The graphic below from the EIA traces the growth of oil production from unconventionals, as measured by the need for hydraulic fracturing. For years, the large majority of oil and gas investment in the US has been dedicated to these ultra-low permeability reservoirs and now those investments have come to maturity. Unconventional production now accounts for more than half of domestic US oil production and the proportion of supply of gas is even more progressed. Unconventionals can no longer be considered "unconventional." They are, instead, the new norm in the US and we now are in need of a new name as well as a new mindset.
Fig. 1: US oil production by source, fractured or non-fractured.
When I started my career, most all reservoirs we worked had permeability measured in millidarcies. The exceptionally good rock we called “darcy” rock, and a few reservoirs fell off the tight end of the spectrum. With the advent of shale production, we seemed to make a step change to much lower permeabilities, but on-going development has filled in the gap. Our industry has now established production over 10 orders of magnitude of permeability.
The graphic below formalizes terms into a more explicit taxonomy using terms already in use. We can classify most reservoirs according to matrix permeability with different labels for groups of log cycles. (Some hydrocarbon sources don't belong on this continuum and can simply be named, such as coalbed methane, oil sands and hydrates.)
Fig. 2: Proposed taxonomy of reservoirs based upon matrix permeability.
As we have often said in the past, we can characterize any reservoir having 1000 md or more as "darcy rock." The more historically common reservoirs, which have been called "conventional,” can more precisely be called “millidarcy” reservoirs. Since the 1980s, “tight” has legally referred to reservoirs with less than 0.1 md of perm, i.e. less than 100 microdarcies. I propose that the term “tight” refer a little more broadly to any reservoir from 1 to 1000 microdarcies. Lastly, of course, shales occupy the last three decades of the scale, 1 to 1000 nanodarcies.

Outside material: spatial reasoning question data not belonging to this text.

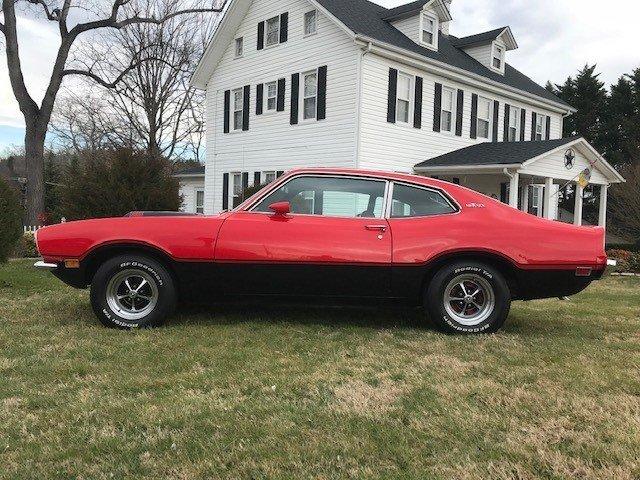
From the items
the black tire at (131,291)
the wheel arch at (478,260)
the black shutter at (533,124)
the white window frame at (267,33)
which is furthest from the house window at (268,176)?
the wheel arch at (478,260)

Perhaps adopting a new mindset as well can help us to approach our development more appropriately. The entire range is now open for development with established technology, and the reservoir dynamics are, indeed, a continuum. The far right side of the scale is no longer a step change in technology. We have progressed passed the early part of the business cycle with a rush and bubble and into a new world of slower and more deliberate investment. This next step of the business cycle requires a different strategy for success, it is predicated on better analysis. The need for excellence of analysis will not go away, since shales are the new normal.
Then, if we ever figure out how to produce from metamorphic rocks, then maybe we can call that unconventional. And maybe next time we will do a better job of learning from previous experience.
See this post on my LinkedIn page.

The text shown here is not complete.